═════ DOCUMENT SEGMENT

These qualities are what I strive to be, the way I try to be as a human being during the course of ordinary everyday activities. In trying to live in a specific way, e.g., compassionately, reflectively, receptively, etc., this trying forms me. It forms me as a person. It forms me in the ways that I interact with the various people, events, and things that I encounter daily. While striving and trying to live life in specific ways, I gain a concrete sense of who I am as a person. I am aware of who I am and who I am not. It is comforting, reassuring, and grounding to have a sense of who we are. In many ways, pondering and responding to the questions of who we are and how we go about living daily life forms the foundation of self-esteem. Self-esteem is not based on feelings. Rather, self-esteem is rooted deeply within who we are and how we try to live daily life.

What is important to me? What are my priorities? Again, these are basic formative questions. They are formative since their answers provide orientation and direction for life’s daily journey. If I did not seriously think about what is important to me and what my priorities are, then I would probably use someone else’s answers. Someone else’s answers, however, might not be congenial for me; they may even be antagonistic and unhelpful for my life, leading me astray, alienating me from my true self.

I do believe that part of the foundation of our recovery from childhood abuse is asking and thinking constantly about fundamental and formative questions that influence who we are and how we live our daily lives. Imagine the depth that we could develop over the year 2001 if we dedicated time every month to dwelling on these and other important questions.

2. Rotation C Topic:
Possible Meeting Topic for January:
Maladaptive Patterns and Destructive Behaviors

While working through our recovery, we often see in books, hear in ASCA shares, and possibly experience in our own lives, concerns around maladaptive patterns and destructive behaviors. Maladaptive patterns are embedded systematic thoughts and/or behaviors that are unhelpful and unproductive in our everyday lives. For example, thoughts involving self-criticism and put-downs are common maladaptive thought patterns. Behaviors such as confusing sex for love, drinking or using drugs to escape emotional pain, or eating to soothe emotional discomfort or emptiness, are also common examples of maladaptive behavior patterns.

Destructive behaviors include cutting, hitting, addictions, and behaviors that are mean, antagonistic, and/or abusive toward oneself or others. Destructive behaviors tend to damage bridges, resulting in an isolating effect. When we harm ourselves, not only do we cut ourselves off from other people, we also disengage and separate the body, mind, and spirit from their congenial integration. When we are in a destructive behavioral mode, our eyes are blinded, our ears are closed, and our hearts harden and turn cold.

══════════
═════ DATASET ROWS

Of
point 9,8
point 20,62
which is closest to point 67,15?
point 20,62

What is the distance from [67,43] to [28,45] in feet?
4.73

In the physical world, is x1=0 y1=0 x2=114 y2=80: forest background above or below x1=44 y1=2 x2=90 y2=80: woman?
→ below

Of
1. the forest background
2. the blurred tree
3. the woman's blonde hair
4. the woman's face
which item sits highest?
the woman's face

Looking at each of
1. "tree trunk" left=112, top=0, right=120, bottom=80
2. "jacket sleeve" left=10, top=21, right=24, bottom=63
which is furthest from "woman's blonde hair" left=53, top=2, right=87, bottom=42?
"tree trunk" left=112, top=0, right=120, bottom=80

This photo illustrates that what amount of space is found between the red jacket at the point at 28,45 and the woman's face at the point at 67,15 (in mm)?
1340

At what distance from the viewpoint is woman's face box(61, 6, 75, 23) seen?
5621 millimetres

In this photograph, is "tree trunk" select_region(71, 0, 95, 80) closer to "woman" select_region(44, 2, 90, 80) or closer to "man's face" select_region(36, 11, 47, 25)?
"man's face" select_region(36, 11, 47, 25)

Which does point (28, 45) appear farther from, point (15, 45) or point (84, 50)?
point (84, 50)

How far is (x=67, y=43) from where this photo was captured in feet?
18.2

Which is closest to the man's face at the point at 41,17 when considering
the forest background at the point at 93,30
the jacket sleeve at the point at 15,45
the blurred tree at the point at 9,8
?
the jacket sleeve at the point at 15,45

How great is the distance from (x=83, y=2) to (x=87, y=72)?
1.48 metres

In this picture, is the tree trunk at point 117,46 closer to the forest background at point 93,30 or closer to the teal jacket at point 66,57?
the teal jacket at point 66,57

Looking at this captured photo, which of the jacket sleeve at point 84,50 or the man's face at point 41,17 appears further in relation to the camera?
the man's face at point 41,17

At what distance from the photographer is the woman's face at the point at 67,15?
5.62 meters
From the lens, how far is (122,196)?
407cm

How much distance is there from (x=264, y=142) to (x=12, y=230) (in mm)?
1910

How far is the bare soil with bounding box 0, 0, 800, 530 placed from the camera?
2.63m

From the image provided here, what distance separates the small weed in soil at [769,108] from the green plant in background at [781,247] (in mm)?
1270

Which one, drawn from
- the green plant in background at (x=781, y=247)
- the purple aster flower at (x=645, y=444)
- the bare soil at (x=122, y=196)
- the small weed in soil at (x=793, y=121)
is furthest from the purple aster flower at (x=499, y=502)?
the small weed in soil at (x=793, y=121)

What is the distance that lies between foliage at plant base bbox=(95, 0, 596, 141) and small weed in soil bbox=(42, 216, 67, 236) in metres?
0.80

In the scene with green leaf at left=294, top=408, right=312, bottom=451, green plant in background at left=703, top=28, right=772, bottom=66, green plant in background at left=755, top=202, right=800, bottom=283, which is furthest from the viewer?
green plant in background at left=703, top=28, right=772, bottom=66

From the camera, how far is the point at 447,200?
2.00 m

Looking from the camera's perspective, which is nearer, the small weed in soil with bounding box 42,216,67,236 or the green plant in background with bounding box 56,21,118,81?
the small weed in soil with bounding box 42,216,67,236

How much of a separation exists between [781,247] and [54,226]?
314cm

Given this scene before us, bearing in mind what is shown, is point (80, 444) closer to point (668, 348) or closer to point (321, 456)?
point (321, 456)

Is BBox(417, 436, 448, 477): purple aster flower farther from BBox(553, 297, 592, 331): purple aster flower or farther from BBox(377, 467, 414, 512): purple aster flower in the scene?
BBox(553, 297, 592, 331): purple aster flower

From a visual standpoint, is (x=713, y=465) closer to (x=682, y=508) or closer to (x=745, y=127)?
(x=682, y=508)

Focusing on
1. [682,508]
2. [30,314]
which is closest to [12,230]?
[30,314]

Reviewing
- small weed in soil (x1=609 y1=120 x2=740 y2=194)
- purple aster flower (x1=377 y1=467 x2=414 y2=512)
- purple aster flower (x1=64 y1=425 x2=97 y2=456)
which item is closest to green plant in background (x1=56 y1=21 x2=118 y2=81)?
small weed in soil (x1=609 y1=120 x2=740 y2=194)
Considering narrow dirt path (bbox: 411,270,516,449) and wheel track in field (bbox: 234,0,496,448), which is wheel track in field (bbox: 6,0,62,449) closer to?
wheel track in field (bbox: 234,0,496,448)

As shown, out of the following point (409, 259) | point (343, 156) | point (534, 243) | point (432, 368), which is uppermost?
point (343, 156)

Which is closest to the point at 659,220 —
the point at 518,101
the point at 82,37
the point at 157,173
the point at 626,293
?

══════════

## TASK PROMPT
Carry on the text about recovery from childhood abuse, starting right after its final sentence.

## ANSWER FOR THIS EXERCISE
Maladaptive patterns and destructive behaviors are unsuccessful ways of coping with life. We may have learned them through negative role modeling while growing up. If we come from a highly dysfunctional and/or abusive family background, we probably never had the opportunity to learn positive and nurturing thought and behavioral patterns and behaviors. In a crude adaptive manner, we often reenact and duplicate the maladaptive patterns and destructive behaviors we learned while growing up and/or adapted to cope with a painful life.

One way to go about changing a maladaptive pattern or destructive behavior is to first single out the pattern or behavior. Then, figure out its opposite, or antidote. Third, through thoughts and/or behaviors, engage and practice the antidote. For example, if I am in the pattern of criticizing myself, then I might practice acknowledging the parts of myself that I like, that are successful, and that are whole or moving toward wholeness.

For example, if physically abusing myself is part of my destructive behavior, then I might engage in the antidote of taking leisurely baths to soothe my body. I might apply sensual and fragrant lotions to my body to moisturize and vitalize my skin. I might treat myself to a manicure, pedicure, massage, and/or hair styling on a regular basis.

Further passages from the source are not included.